Well, you really do learn something new every day! This is in respect to a letter of mine published several days ago in the local rag, in reply to a nurse ("Wendy Smith") who said she worked on a cancer ward at local hospital and bemoaned the lack of sufficient resources to a visiting official from CMS. (The federal agency that oversees finances for Medicare). According to Ms. Smith the guy told her that never mind, they are effectively "moving deck chairs on the Titanic anyway". Huh!?
Anyway, in her missive Ms. Smith the nurse then jumped out and said THIS is why she is supporting the Paul Ryan plan to "save" Medicare! I then submitted a letter which read as follows:
"As a Medicare recipient who's recently been diagnosed with prostate cancer, I feel Wendy J. Smith's (Aug. 25) anguish at the future prospects for that program. However, Paul Ryan's voucher plan is absolutely not the way to right the Medicare "ship".
To be blunt, if currently (at age 66) I had to go cap in hand with a $10,000-$15,000 Ryan-voucher to try to snag an insurance company to pay for my care, I'd likely be laughed out of their offices! They'd probably think I was some kind of comedian out to try his new shtick. No lie!
A huge assumption with Ryan's plan is that having been handed this voucher, but with no government assurances mandating coverage (as exists now, including with Medicare Advantage), seniors will just be able to pick and choose the insurance company they want. I have news for them: NONE of those companies will be fighting to grab a bunch of oldsters in a high risk health pool! Especially, if you have so much as a pre-cancerous mole!

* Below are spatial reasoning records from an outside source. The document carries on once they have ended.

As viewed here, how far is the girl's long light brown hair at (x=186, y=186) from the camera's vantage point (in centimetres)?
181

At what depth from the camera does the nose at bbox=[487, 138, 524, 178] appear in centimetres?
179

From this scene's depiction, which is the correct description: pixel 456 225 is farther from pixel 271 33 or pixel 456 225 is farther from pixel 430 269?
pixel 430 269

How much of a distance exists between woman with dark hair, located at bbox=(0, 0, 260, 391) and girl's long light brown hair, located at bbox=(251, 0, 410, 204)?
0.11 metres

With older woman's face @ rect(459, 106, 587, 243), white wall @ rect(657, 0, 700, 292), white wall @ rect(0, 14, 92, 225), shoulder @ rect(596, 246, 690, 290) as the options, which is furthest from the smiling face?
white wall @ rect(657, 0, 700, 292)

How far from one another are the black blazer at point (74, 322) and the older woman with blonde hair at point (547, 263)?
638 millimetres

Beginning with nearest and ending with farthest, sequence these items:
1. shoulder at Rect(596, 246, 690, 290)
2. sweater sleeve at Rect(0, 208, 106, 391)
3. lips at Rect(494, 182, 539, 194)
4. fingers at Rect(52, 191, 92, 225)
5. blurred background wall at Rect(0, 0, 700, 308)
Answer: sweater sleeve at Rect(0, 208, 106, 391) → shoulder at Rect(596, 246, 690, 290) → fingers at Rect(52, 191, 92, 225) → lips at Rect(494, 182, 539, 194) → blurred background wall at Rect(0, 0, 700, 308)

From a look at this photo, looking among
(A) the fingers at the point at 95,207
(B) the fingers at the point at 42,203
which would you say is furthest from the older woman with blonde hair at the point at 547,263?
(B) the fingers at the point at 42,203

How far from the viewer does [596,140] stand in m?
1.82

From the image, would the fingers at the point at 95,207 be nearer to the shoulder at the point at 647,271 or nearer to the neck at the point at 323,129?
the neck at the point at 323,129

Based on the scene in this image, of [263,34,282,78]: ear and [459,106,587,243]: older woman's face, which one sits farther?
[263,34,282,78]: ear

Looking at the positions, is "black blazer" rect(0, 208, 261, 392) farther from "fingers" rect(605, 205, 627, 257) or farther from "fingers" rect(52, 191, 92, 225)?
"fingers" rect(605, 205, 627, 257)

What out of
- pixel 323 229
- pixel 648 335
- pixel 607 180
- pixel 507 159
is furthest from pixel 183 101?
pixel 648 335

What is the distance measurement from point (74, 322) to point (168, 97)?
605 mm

If insurance companies do sign on and accept already infirm oldsters (like me) it'll likely be with ginormous deductibles attached, say like $10,000 a year. How long will your voucher last then?
The only way to right Medicare is to increase revenues (say by increasing the payroll tax threshold to cover at least $1m of income). Americans must grasp they can't have their piddly (except for the uber-wealthy)tax cuts and future benefits too!"
One local yahoo couldn't even get my name correct on the online (Facebook) forum reply (referring to me as 'John') and asserted I ought to stop peddling Dem propaganda and learn more of Ryan's plan which actually permits people to remain in original Medicare. (Technically, this doofus is wrong, since that 'remain in' proviso was only appended LATER by Oregon Dem Rep Ron Wyden, in order to try to gain the plan more favor. So that was actually part of the Wyden-Ryan plan, not the strict Ryan original plan! )
Anyway, another respondent asserted I was wrong about the payroll tax threshold and in fact, ALL of wages were covered. Double 'Huh?' I'd always assumed that the Medicare payroll taxes withheld were identical to Social Security - or 6.2% per taxpayer- and only covered up to the same defined wage limit (currently $110,000). My mind could not wrap itself around how a program that was becoming more insolvent than Social Security could be funded less. But alas, it's true.
Though Medicare withholding tax does indeed apply to ALL wage scales, it is of a pitiful amount, only 1.45% to be exact! This measly scrimpy rate will only be changed as of next year if Obama's Patient Protection and Affordable Care Act is preserved, in which case - according to an IRS information site:
"For taxable years beginning after Dec. 31, 2012, employers will be required to withhold additional amounts from the wages of high-earning employees. The Medicare tax rate will increase by .9 percent (from 1.45 percent to 2.35 percent) on wages over $200,000 for single filers, wages over $250,000 for joint filers, and wages over $125,000 for persons who are married but filing separately. "
And, in addition:
"Beginning with tax year 2013 , single taxpayers who earn more than $200,000 and married taxpayers with combined income of more than $250,000 will face a new 3.8 percent Medicare tax on their investment gains. The tax will apply to investment income including interest, dividends, capital gains, rents, royalties and the taxable portion of an annuity payout. "
So on researching all this, my immediate and stunned reaction was:
NO WONDER MEDICARE IS GOING BROKE!
It's totally underfunded! It needs to be funded across ALL wages at 6.2% not 1.45% or even a miserly 2.35%, especially when Medicare Advantage programs are bleeding it dry by their higher costs, to the tune of $12 billion a year!
As I said, you learn something new every day!